According to the Pew Research Center, 77 percent of Republicans currently support capital punishment. Looking at overall public opinion trends, NPR’s Danielle Kurtzleben adds:
Support for the death penalty has slowly fallen over the past couple of decades, from a high of 80 percent in favor in the mid-1990s to just over 60 percent currently, according to Gallup. That is actually near a 40-year low, but the longer history of public opinion on the death penalty is much more unstable.
She goes on to note that a primary reason for that instability is the shifting influence of fear and distrust among Americans:
“There are spikes in death-penalty support appearing during particular eras of what can be described as fear mongering,” contended Robert Dunham, executive director of the Death Penalty Information Center, a nonprofit organization that studies the policy. He explained that during the “red scare” of the 1950s, American support for the death penalty picked up. It fell off in the early 1960s, only to pick up again in the late 1960s and early 1970s after a rash of high-profile assassinations — Robert F. Kennedy and Martin Luther King Jr., for example, and the attempted assassination of George Wallace. All of that contributed to a national conversation about the death penalty as the Supreme Court in 1972 found some death penalty statutes to be unconstitutional (effectively ending the practice for several years), but a 1976 decision opened the doors again. Then, the racially charged political rhetoric on crime in the 1980s (think Willie Horton) likewise fueled that support, according to Dunham’s explanation.
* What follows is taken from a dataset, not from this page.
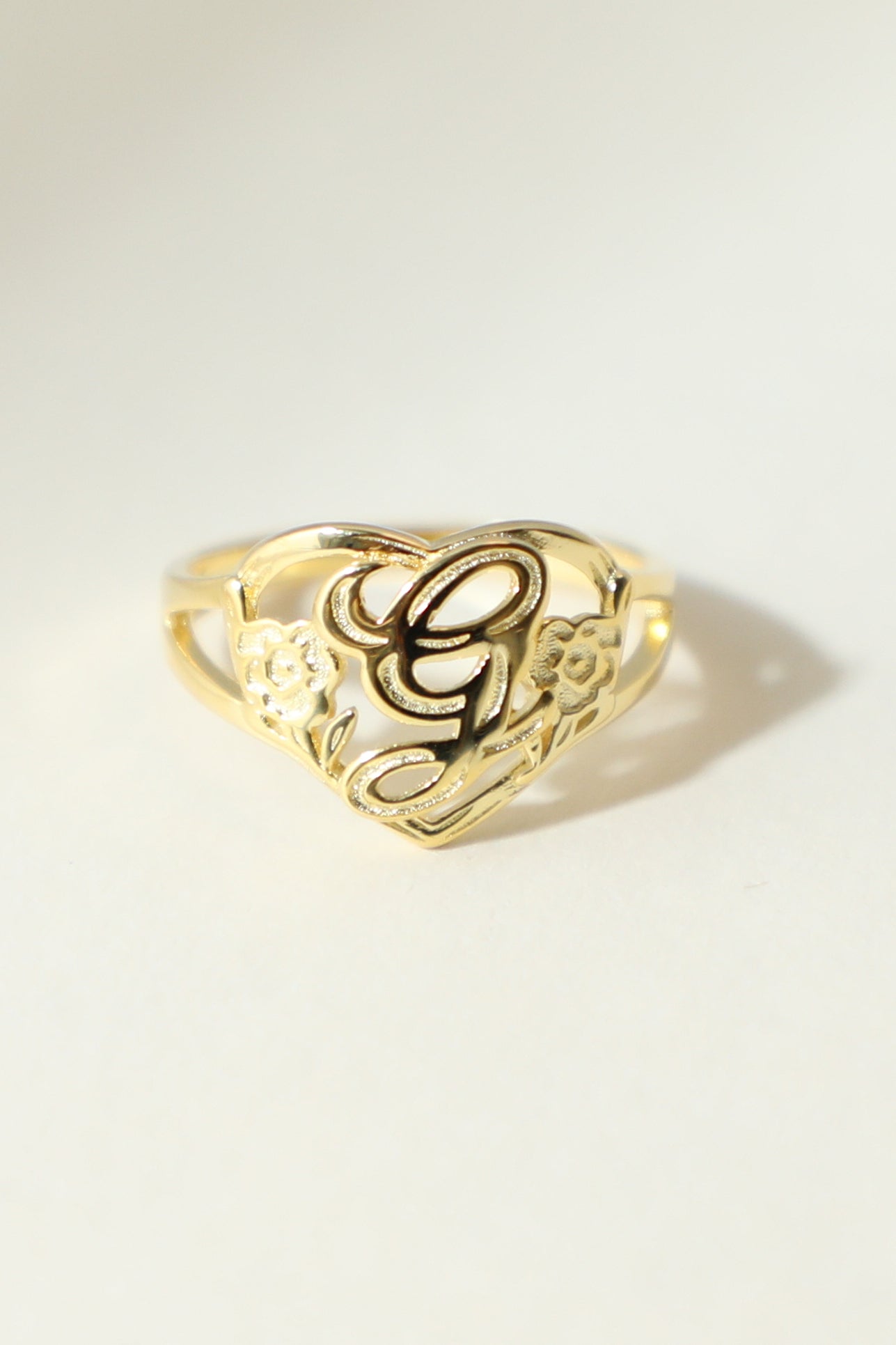 The Gold Cutout Flower Heart Letter Ring | 18Kt Gold Vermeil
Conversely, if a culture of fear contributes to support of the death penalty, public distrust of the government turns people against the policy, Dunham explains. During the Vietnam War era, when people started to question the government’s choices, they also questioned the death penalty as a valid form of punishment.
So theoretically, in the age of bogeyman Obama, NSA overreach, and Jade Helm paranoia, death penalty support among conservatives should be falling off a cliff. But looking at the fear dynamic, if there are additional terrorist attacks here in the U.S., would support for the death penalty then tick up? Looking at the high-profile case of Boston Marathon bomber Dzhokhar Tsarnaev, who was recently sentenced to die under federal death penalty law, an April CNN/ORC poll found that 53 percent of Americans thought he should be executed. In addition:
Fewer feel Tsarnaev ought to face the death penalty than said so about Timothy McVeigh following his conviction for carrying out the bombing of the Alfred P. Murrah federal building in Oklahoma City in April 1995. An August 1997 CNN/USA Today/Gallup poll found that 64% of Americans felt McVeigh ought to face the death penalty for his crimes, 34% preferred life in prison.
Meanwhile, when the Boston Globe commissioned a Massachusetts poll on the same question, also in April, they discovered that “although nearly a third of Massachusetts residents say they support the death penalty for egregious crimes, less than 20 percent [supported executing Tsarnaev]”.
What impact Nebraska’s move will have on the national debate remains unclear, but it does seem possible the news will help convince more conservatives to reconsider their position. In the meantime, with lethal injection drugs unavailable, Utah recently reauthorized the use of the firing squad, a move three other conservative states are also considering.